Chciał odejść. Shizuo złapał go za nadgarstek. Izaya szarpnął ręką.

— To, że po raz pierwszy po prostu przyszedłeś na imprezę, jest najlepszym prezentem — powiedział Shizuo.

Informator zastanawiał się, jak bardzo pijany był blondyn, że coś takiego w ogóle przeszło mu przez usta. Nie zdążył jednak odpowiedzieć. Z wnętrza dobiegł radosny okrzyk Togusy.

— Ej! Przyszedł tort!?

— Tort? Ale nikt nie zamawiał… — bełkotał Shinra, holowany i podtrzymywany przez coraz bardziej spanikowaną Celty.

Dullahan wyciągnęła telefon i wystukała coś, po czym pokazała wiadomość dostawcy, który wtaszczył ogromne pudło z ciastem.

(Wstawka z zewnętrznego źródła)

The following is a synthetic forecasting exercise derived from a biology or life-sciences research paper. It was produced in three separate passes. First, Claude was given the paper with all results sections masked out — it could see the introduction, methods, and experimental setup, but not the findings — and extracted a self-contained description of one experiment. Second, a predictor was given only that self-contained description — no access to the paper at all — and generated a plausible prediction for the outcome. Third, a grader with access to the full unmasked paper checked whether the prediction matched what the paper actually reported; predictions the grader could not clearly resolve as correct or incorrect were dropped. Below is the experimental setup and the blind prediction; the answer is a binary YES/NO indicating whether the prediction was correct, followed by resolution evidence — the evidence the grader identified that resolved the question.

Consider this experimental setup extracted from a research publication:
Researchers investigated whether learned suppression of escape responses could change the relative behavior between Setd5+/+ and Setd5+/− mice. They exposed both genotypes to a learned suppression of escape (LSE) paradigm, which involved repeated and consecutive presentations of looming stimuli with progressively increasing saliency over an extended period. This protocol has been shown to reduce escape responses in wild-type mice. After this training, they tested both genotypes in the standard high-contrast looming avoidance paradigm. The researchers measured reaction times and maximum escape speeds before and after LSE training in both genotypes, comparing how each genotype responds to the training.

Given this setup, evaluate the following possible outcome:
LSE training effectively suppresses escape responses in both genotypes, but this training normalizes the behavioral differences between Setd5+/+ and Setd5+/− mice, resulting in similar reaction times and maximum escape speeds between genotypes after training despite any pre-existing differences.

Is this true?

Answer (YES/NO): NO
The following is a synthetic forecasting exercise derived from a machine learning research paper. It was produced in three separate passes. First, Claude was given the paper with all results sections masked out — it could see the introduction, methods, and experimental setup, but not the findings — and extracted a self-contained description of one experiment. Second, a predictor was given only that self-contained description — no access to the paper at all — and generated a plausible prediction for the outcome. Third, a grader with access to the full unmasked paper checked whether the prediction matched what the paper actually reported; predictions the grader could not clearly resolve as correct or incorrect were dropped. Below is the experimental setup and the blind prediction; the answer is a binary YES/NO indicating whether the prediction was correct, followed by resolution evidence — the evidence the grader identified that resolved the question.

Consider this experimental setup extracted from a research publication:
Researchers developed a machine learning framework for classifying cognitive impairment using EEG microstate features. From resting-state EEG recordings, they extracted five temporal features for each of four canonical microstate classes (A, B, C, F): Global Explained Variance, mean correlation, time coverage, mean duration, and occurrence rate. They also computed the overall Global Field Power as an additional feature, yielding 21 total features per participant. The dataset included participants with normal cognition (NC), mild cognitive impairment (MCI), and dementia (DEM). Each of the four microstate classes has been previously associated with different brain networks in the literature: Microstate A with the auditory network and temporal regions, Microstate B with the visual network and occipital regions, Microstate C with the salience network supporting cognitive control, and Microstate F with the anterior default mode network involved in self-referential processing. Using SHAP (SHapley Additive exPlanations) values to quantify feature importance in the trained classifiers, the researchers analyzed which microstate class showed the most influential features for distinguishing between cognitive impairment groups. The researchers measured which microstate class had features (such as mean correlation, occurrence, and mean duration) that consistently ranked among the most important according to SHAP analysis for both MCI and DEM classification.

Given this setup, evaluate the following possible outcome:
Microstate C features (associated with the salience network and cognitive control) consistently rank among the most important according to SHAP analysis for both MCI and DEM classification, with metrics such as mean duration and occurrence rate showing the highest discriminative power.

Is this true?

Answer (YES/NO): NO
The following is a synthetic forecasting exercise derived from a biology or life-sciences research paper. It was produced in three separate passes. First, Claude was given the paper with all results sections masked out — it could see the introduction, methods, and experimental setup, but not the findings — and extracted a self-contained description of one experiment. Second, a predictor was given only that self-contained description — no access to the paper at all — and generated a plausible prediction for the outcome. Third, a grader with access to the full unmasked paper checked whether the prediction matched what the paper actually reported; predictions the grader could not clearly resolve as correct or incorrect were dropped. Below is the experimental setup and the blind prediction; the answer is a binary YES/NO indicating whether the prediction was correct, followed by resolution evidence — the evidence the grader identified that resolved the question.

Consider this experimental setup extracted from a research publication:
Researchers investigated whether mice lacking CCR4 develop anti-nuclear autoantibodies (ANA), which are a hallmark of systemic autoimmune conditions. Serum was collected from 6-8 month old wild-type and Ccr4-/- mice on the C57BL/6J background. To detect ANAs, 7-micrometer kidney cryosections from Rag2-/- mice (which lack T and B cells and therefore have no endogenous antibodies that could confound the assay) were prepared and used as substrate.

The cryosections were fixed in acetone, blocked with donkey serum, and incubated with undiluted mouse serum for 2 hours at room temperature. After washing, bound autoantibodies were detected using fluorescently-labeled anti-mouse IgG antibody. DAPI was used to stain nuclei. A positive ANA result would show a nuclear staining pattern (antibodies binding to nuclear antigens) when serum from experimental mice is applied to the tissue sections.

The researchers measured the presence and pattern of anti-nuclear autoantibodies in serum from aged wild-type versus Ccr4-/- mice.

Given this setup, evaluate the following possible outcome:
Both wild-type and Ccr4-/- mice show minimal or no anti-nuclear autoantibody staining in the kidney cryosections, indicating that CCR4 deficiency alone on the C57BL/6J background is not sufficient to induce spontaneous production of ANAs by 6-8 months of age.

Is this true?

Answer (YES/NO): NO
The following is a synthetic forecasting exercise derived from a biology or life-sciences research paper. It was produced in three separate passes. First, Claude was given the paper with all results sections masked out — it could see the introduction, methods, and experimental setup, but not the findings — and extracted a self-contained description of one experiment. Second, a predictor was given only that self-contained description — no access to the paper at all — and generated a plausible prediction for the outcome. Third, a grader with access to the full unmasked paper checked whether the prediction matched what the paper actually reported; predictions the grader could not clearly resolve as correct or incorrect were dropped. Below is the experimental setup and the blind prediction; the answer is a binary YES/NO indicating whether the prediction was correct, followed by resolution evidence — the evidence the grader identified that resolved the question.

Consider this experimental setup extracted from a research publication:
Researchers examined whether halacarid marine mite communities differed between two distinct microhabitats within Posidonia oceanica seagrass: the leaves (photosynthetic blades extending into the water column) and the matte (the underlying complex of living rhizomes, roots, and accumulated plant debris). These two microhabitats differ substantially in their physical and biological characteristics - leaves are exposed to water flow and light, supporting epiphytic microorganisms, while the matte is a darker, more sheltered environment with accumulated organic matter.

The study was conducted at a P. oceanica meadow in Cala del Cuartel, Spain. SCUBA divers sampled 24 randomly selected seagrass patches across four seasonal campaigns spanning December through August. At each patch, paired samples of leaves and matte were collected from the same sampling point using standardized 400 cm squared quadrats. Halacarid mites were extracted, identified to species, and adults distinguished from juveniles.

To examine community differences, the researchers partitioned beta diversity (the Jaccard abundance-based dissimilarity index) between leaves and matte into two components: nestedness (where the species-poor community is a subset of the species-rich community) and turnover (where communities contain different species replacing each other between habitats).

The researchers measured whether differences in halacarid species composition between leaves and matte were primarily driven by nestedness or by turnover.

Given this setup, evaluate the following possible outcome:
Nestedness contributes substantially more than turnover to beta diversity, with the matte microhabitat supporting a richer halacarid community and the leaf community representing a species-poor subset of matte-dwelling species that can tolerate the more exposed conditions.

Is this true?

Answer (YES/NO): NO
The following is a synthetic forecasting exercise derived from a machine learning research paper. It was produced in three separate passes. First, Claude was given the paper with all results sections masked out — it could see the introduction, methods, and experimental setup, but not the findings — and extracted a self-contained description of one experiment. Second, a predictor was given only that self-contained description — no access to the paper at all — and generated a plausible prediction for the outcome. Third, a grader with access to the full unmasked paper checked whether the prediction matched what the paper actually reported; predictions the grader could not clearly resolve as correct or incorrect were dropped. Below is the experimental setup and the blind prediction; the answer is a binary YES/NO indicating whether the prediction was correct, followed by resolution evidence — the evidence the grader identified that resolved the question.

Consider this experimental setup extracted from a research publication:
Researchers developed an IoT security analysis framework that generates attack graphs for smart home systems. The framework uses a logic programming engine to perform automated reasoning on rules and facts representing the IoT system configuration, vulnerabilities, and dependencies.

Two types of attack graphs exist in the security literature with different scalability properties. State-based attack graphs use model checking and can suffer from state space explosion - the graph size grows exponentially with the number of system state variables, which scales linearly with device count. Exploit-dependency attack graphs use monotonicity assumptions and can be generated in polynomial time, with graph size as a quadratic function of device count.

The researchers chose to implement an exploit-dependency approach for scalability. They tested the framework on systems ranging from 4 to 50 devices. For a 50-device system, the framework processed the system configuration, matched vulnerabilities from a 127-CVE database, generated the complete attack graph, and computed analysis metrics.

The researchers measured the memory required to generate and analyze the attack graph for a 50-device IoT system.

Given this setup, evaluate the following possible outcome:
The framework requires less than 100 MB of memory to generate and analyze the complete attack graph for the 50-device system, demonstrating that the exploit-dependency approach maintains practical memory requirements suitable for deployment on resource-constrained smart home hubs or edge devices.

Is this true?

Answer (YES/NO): NO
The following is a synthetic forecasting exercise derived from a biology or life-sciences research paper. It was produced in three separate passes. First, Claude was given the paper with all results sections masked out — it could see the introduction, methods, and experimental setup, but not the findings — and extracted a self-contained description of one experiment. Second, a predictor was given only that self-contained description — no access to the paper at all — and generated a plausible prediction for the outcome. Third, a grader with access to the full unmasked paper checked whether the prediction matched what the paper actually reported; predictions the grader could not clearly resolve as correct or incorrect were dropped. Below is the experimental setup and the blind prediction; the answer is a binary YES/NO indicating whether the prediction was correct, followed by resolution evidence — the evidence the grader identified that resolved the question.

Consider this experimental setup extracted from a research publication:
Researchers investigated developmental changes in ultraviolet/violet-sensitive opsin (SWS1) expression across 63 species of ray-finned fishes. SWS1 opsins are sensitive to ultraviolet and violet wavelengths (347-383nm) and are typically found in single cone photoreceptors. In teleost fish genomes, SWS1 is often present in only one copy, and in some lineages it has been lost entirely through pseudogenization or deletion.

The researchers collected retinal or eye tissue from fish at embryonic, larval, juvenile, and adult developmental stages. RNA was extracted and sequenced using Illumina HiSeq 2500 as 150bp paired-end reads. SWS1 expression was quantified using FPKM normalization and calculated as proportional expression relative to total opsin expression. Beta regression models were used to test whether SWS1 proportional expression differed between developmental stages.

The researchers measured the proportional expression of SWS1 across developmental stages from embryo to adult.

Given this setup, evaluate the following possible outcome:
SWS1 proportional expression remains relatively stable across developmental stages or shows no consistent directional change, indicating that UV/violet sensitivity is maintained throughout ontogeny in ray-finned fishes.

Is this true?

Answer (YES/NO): NO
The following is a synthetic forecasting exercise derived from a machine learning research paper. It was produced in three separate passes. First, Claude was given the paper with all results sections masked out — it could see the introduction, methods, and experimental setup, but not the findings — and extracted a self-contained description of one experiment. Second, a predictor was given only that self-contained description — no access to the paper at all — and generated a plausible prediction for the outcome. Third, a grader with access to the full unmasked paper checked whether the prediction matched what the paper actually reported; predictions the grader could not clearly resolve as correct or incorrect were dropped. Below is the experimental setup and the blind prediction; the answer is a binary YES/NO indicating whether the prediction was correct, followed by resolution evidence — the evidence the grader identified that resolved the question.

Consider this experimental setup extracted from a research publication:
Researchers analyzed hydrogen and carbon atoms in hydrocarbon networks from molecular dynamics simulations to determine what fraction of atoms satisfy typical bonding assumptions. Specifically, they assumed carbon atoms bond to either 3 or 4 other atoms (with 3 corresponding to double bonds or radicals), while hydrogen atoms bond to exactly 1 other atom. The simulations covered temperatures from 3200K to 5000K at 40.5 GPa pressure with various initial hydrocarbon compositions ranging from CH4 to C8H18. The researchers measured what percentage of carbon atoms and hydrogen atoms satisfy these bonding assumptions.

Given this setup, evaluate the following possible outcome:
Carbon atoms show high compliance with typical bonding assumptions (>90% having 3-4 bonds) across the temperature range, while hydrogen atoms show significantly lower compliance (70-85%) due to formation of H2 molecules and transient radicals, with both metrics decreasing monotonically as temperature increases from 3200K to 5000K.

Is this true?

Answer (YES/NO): NO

— Nie mam pojęcia. Jest już opłacone, na nazwisko Orihara. — Kurier podrapał się po głowie. — Adres się zgadza. Smacznego. To cud, że ktoś je wziął — po odwołaniu zamówienia byłem pewien, że się zmarnuje.

Pożegnał się i wyszedł. Celty natychmiast zaczęła wypytywać siostry Izayi, czy to ich sprawka. Obie pokręciły głowami i zgodnie wskazały na brata, przez drzwi balkonowe.

— Izaya? — Shizuo zmrużył oczy, próbując połączyć fakty.

— Zdechnij na cukrzycę, Shizu-chan — mruknął informator, co oczywiście znaczyło: wszystkiego najlepszego.